From Idea to Innovation
One of the most powerful examples of parent and student feedback shaping our district is curriculum and course development.
Many of our popular additions–like our pottery class or our new drone and AI classes–originated as student ideas relayed to administrators. We view these ideas as valuable market demand signals, but we don’t implement them without forethought.
When we receive a new course idea, our central office team takes two things into consideration to ensure we’re creating diverse and enriching learning opportunities:
- Determine the scope. We ask if this idea requires a district policy change or is a school-based decision.
- Align with workforce needs. We validate new course ideas against workforce demands in our community. For example, our AI course grew directly out of examining local and state workforce needs and strong community partnerships that ensure the curriculum is relevant.
This intentional feedback loop ensures that every decision we make is strategic, sustainable, and directly prepares students for success.
This intentional feedback loop ensures that every decision we make is strategic, sustainable, and directly prepares students for success.
The Essential Truth About Partnership
Yes, sometimes we hear feedback we don’t want to hear.
But we’ve learned that truly, that’s the measure of a strong, resilient system, a system that can absorb criticism without compromising its commitment to growth. If we see the survey for what it is, a diagnostic tool, and we commit to following up on the results and closing the feedback loop through a transparent, district-wide survey rollout process, we’ll demonstrate our commitment to partnership.

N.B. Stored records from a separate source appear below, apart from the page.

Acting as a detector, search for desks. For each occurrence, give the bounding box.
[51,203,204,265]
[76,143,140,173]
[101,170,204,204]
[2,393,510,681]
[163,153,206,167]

When we listen actively to concerns and strategically act on them, we prove to parents that they are partners in building an exceptional school system, and we elevate discussions from complaints to collaborative solutions. This process ensures our district policies reflect the priorities of our families, not just the assumptions of our administration.
How are you using narrative data from your family surveys to build the next strategic priorities in your district?